### [DATASET EXTRACT]
*** Begin section ***

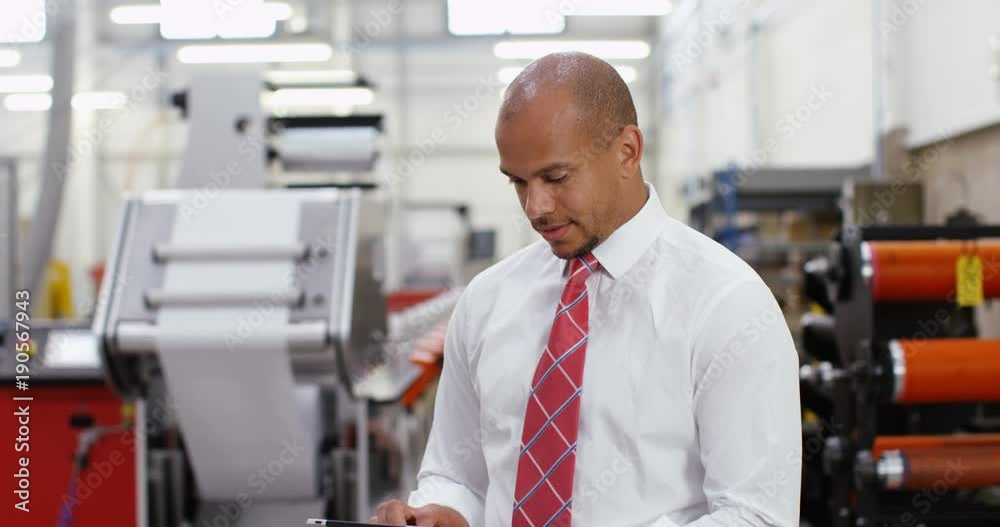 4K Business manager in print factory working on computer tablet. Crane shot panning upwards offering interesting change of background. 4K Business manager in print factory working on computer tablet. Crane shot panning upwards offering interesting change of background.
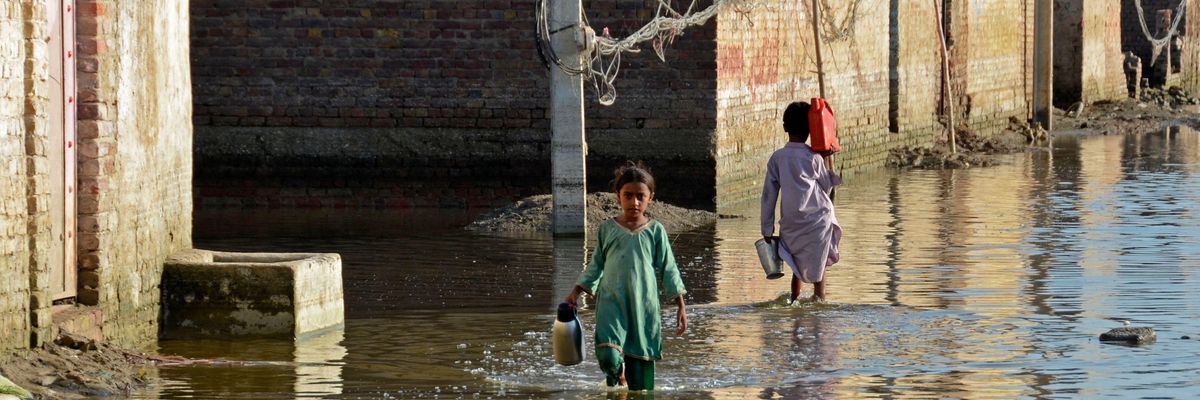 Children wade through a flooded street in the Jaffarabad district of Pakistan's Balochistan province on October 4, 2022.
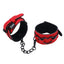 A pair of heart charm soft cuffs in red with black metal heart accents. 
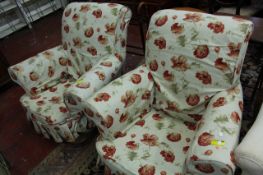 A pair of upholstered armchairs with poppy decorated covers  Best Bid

*** End section ***
*** Begin section ***

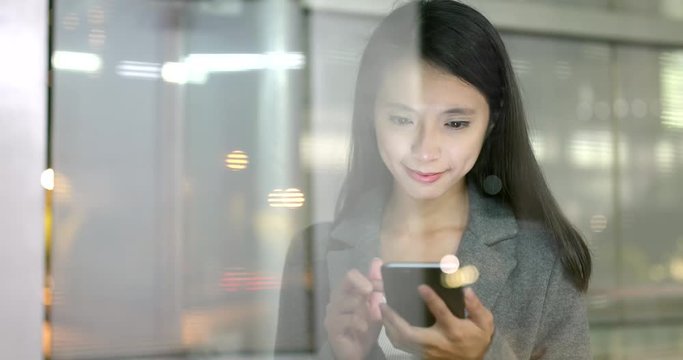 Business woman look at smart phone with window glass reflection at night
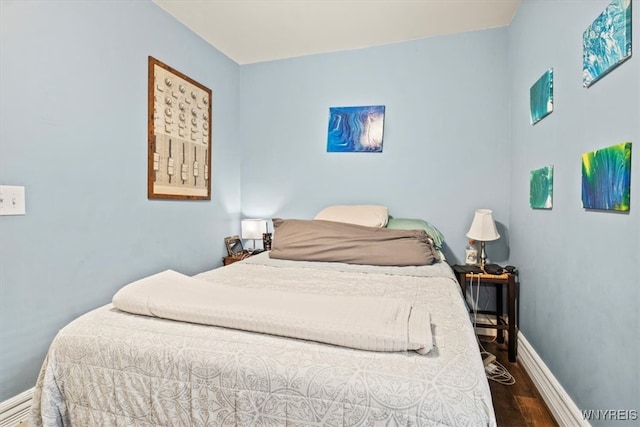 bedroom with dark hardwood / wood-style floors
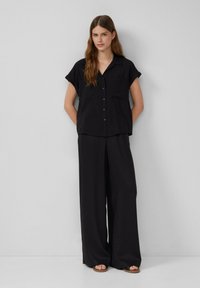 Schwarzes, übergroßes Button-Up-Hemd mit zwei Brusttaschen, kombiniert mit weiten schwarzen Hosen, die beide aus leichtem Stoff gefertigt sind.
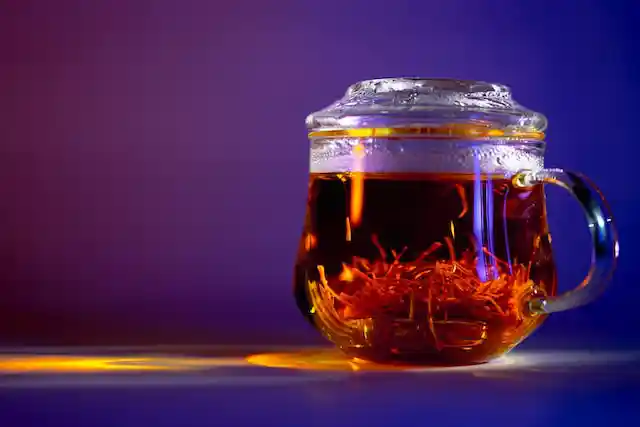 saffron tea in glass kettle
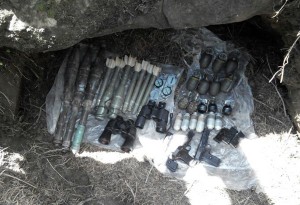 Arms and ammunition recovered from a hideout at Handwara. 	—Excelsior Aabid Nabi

*** End section ***
*** Begin section ***

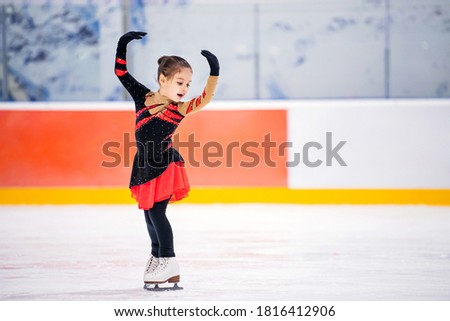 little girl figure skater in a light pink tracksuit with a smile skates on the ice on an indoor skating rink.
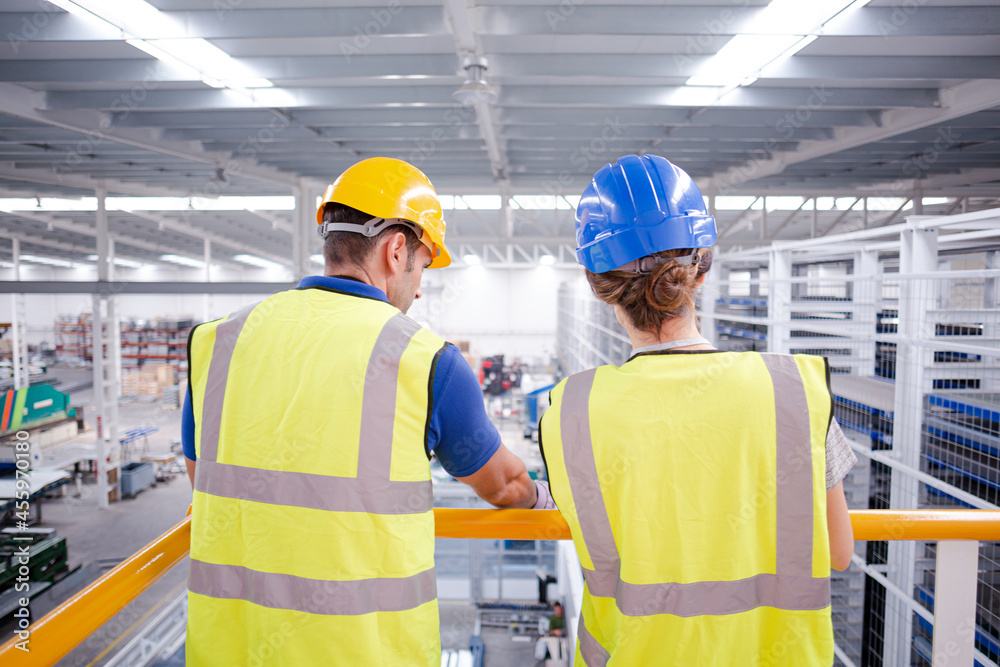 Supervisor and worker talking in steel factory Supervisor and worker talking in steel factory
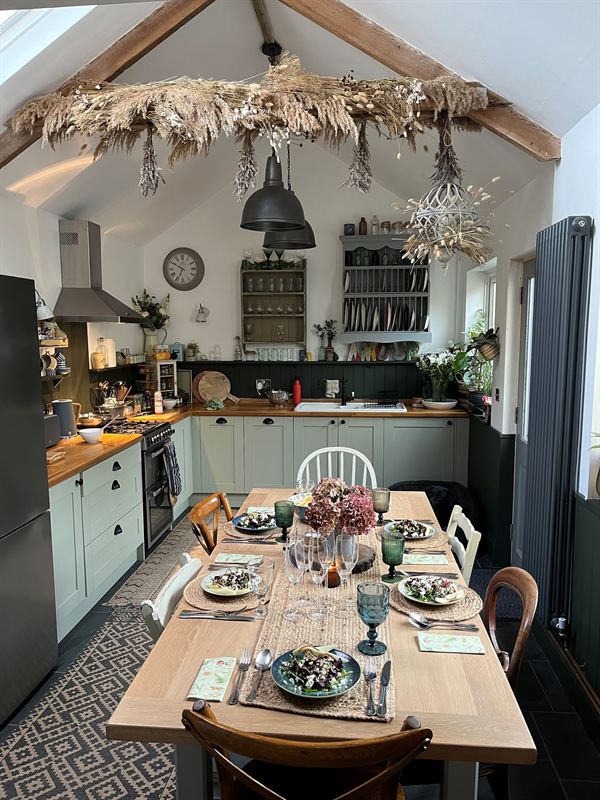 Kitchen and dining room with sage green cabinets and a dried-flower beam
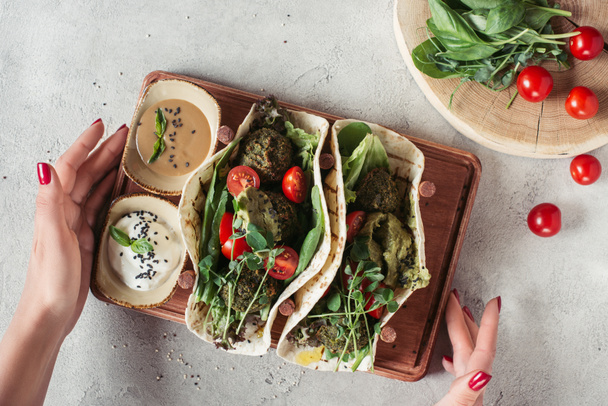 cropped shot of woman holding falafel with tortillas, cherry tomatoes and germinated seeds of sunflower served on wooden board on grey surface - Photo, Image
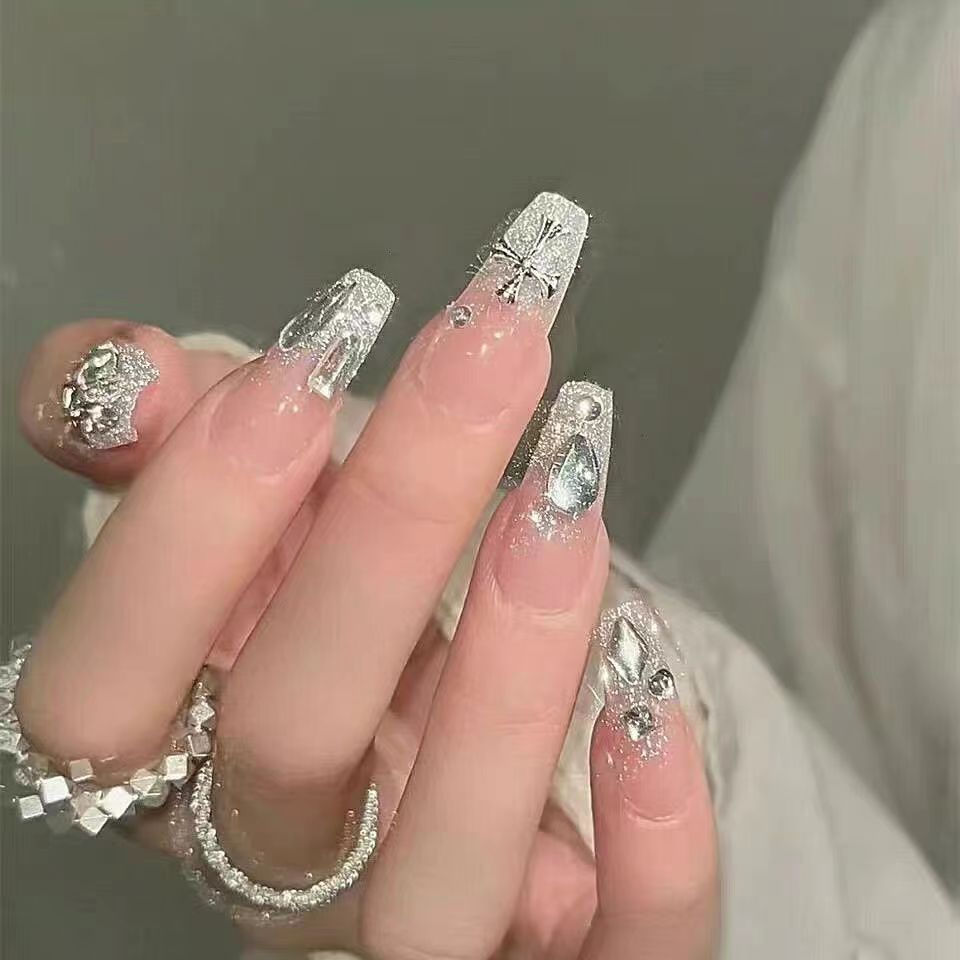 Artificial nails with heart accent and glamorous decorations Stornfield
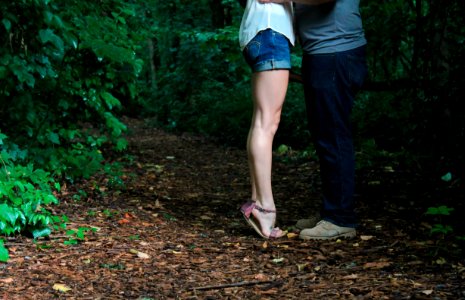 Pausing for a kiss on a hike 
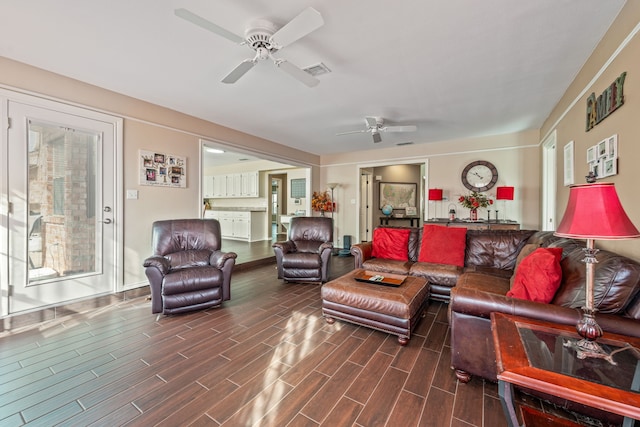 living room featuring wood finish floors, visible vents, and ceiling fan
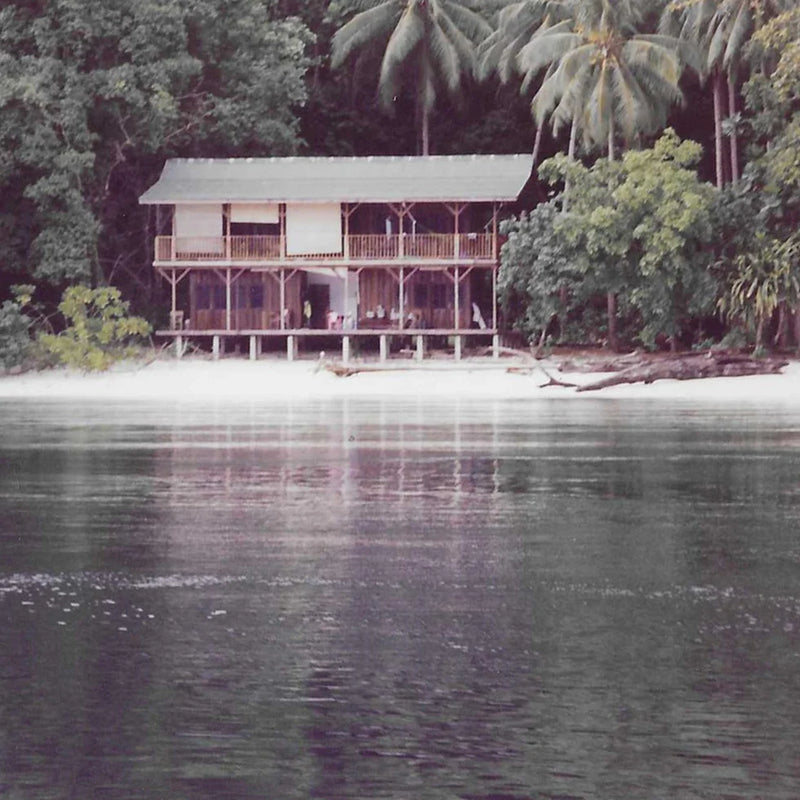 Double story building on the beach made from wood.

*** End section ***

Update the items between the lines holding "Business woman look" and "Arms and ammunition", inclusive, by replacing "saffron tea" with "green tea" and keeping everything else unchanged. Give only those items as text, without the pictures.

 Business woman look at smart phone with window glass reflection at night
 bedroom with dark hardwood / wood-style floors
 Schwarzes, übergroßes Button-Up-Hemd mit zwei Brusttaschen, kombiniert mit weiten schwarzen Hosen, die beide aus leichtem Stoff gefertigt sind.
 green tea in glass kettle
 Arms and ammunition recovered from a hideout at Handwara. 	—Excelsior Aabid Nabi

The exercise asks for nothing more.